**MATERIAL FOR THE TASK**
• • • • • • •
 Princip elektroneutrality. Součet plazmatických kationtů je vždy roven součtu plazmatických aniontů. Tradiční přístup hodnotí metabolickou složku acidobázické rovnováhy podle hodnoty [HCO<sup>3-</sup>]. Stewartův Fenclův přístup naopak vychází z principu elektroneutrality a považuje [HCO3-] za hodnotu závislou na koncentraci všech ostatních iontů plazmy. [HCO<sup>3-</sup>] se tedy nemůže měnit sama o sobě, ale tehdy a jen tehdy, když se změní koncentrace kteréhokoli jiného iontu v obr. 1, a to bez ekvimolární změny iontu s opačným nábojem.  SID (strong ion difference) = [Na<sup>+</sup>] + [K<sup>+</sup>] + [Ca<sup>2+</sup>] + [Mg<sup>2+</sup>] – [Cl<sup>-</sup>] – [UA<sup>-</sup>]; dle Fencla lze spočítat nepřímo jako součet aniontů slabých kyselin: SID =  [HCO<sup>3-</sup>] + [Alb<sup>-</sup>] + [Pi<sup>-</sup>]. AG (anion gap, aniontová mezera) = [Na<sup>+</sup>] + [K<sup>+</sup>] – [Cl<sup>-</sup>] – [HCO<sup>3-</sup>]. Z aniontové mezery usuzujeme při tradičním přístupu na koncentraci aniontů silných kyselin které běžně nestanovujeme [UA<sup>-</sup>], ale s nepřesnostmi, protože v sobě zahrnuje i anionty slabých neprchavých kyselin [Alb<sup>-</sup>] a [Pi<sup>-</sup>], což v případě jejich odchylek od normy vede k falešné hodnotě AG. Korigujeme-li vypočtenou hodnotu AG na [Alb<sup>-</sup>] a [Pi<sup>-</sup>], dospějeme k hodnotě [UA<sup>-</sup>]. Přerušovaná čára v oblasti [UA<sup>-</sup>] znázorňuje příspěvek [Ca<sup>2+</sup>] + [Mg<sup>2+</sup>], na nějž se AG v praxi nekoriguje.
• • • • • • •
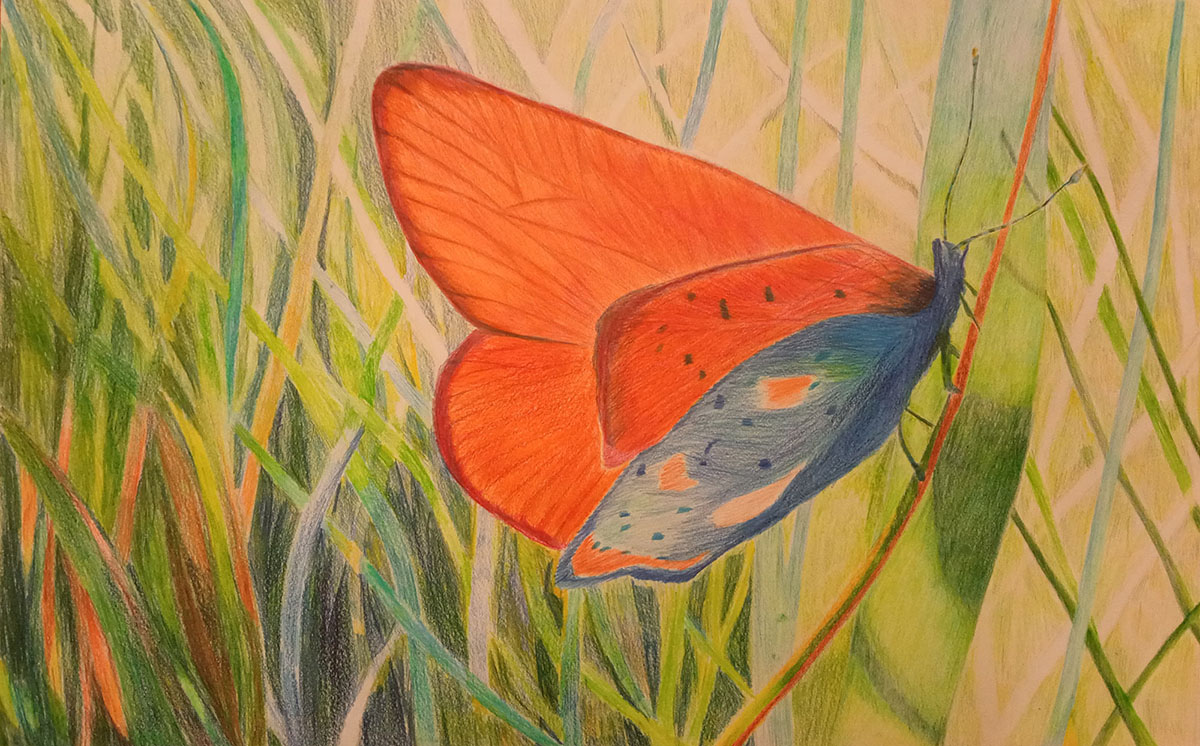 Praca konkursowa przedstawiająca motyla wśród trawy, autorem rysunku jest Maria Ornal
• • • • • • •
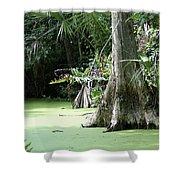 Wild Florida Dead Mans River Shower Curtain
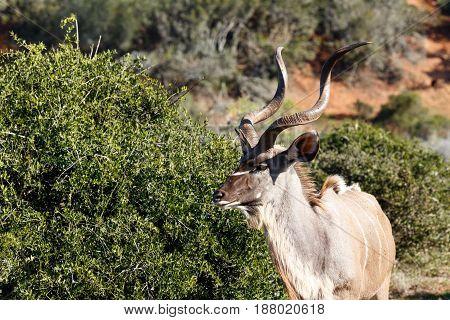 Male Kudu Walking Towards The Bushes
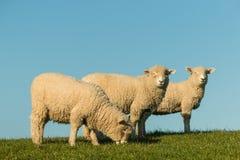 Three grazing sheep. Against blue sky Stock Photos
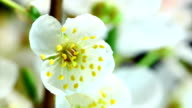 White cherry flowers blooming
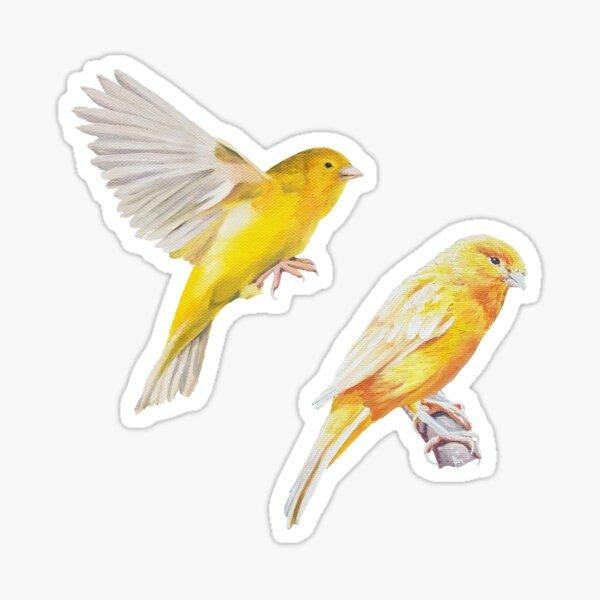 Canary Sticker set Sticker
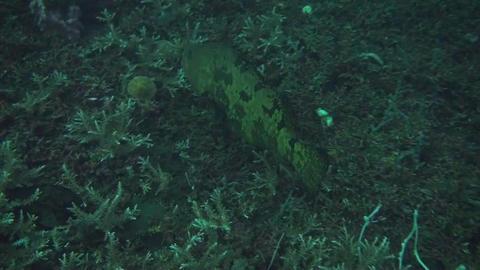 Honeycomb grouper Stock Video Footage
• • • • • • •
**TASK ITEM**
Only one stretch of the listing above is to be duplicated: the lines from the one containing "White cherry flowers blooming" through the one containing "Honeycomb grouper Stock Video Footage", both included. Copy them exactly, minus the pictures.

**RESULT**
 White cherry flowers blooming
 Canary Sticker set Sticker
 Honeycomb grouper Stock Video Footage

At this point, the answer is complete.